__DATASET EXTRACT__.
* * * *

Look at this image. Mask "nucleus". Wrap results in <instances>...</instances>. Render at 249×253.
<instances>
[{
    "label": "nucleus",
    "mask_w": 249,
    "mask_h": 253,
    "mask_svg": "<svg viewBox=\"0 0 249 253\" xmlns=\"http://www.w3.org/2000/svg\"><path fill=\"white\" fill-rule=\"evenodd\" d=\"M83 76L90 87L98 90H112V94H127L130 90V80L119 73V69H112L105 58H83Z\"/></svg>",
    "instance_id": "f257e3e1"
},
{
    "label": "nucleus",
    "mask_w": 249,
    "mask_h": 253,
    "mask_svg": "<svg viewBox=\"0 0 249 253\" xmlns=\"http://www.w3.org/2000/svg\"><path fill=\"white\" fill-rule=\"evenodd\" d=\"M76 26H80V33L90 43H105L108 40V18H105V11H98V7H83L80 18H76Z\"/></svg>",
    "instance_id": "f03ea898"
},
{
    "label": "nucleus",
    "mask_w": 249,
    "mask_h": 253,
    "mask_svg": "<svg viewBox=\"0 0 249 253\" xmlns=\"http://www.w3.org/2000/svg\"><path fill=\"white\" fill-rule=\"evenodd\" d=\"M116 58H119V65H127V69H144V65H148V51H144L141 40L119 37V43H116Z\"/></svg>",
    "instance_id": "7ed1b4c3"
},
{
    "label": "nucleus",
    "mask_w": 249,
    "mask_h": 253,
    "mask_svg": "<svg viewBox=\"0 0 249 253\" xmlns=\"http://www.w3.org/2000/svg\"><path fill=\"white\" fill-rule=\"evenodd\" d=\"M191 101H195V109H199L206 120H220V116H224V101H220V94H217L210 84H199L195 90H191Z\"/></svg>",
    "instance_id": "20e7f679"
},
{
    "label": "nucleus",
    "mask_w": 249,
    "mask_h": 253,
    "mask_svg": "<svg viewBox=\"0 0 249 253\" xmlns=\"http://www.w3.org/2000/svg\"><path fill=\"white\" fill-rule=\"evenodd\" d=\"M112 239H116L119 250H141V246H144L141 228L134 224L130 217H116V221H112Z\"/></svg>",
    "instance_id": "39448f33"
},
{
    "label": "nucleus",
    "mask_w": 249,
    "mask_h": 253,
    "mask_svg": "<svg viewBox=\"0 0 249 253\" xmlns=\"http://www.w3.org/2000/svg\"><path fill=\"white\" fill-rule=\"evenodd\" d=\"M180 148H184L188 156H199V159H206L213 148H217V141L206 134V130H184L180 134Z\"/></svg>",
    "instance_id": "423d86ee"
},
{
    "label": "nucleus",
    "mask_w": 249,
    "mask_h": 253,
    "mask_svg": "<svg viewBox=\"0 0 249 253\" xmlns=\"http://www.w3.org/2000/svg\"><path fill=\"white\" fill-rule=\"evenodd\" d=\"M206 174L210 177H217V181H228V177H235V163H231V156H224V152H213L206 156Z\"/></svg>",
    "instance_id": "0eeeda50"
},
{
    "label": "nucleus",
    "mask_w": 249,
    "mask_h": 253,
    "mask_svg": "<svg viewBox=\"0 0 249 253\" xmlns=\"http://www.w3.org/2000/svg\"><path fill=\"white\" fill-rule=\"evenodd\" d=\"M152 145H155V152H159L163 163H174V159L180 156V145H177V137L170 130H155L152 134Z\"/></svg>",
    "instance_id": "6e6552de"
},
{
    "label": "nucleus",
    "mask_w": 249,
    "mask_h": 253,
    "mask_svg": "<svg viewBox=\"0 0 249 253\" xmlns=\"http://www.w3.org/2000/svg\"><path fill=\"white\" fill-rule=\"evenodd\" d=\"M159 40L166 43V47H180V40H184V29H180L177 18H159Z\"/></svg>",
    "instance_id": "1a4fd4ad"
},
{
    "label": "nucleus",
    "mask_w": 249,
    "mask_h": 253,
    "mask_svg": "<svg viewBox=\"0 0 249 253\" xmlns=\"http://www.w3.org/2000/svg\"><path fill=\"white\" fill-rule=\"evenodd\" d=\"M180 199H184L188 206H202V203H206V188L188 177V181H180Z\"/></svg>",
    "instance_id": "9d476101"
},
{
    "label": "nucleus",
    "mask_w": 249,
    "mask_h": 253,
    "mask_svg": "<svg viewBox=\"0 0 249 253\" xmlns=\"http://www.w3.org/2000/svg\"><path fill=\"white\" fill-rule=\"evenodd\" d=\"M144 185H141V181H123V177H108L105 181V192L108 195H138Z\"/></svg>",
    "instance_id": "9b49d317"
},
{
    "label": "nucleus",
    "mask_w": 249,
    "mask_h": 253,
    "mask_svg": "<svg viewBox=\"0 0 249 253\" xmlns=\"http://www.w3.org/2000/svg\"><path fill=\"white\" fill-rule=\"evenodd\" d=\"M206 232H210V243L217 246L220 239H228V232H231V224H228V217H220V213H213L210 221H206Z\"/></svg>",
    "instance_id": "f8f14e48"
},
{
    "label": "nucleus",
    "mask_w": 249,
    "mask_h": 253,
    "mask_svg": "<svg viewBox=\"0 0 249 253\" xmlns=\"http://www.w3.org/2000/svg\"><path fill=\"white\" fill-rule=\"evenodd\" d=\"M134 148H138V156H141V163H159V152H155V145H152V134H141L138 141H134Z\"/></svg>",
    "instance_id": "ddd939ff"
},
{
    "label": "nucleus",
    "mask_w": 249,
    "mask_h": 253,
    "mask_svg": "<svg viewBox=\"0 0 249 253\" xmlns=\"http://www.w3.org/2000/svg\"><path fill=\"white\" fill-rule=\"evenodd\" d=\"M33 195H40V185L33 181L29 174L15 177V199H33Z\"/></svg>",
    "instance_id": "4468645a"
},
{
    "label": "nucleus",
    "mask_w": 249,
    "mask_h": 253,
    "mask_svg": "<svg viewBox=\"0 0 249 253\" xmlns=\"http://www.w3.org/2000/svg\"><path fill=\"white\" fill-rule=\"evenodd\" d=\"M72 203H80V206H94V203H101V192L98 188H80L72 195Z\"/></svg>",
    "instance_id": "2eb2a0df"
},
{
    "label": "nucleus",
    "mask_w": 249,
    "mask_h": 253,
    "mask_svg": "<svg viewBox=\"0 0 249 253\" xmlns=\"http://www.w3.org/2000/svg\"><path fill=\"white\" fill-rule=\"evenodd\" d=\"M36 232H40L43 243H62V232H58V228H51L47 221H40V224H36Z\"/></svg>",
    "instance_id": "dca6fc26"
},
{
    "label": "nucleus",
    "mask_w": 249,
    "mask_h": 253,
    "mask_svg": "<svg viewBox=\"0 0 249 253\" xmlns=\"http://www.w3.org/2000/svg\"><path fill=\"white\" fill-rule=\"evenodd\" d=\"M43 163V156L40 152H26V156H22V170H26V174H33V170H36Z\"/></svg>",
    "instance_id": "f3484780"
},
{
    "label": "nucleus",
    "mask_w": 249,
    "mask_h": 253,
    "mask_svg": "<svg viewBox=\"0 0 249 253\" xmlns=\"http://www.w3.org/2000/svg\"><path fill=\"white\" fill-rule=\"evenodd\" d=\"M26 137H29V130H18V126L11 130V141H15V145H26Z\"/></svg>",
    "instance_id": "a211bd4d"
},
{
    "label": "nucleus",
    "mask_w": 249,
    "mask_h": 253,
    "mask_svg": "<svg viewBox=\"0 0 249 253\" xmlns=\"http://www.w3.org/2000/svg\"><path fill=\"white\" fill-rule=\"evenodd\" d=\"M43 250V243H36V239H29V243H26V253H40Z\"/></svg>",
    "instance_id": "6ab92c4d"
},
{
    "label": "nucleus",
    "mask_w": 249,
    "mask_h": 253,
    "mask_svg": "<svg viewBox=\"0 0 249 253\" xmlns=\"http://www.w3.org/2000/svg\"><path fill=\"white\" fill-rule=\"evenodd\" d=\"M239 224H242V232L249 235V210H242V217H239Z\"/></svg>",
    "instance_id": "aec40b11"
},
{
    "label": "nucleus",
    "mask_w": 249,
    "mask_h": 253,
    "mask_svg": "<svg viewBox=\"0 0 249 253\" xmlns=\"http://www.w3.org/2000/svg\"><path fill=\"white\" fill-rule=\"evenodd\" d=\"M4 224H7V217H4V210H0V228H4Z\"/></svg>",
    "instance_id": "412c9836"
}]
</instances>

* * * *

__YOUR TASK__.
Locate every line in the records above that contains the string "instances", and copy each such line. Case counts.

__EXERCISE OUTPUT__.
Look at this image. Mask "nucleus". Wrap results in <instances>...</instances>. Render at 249×253.
<instances>
</instances>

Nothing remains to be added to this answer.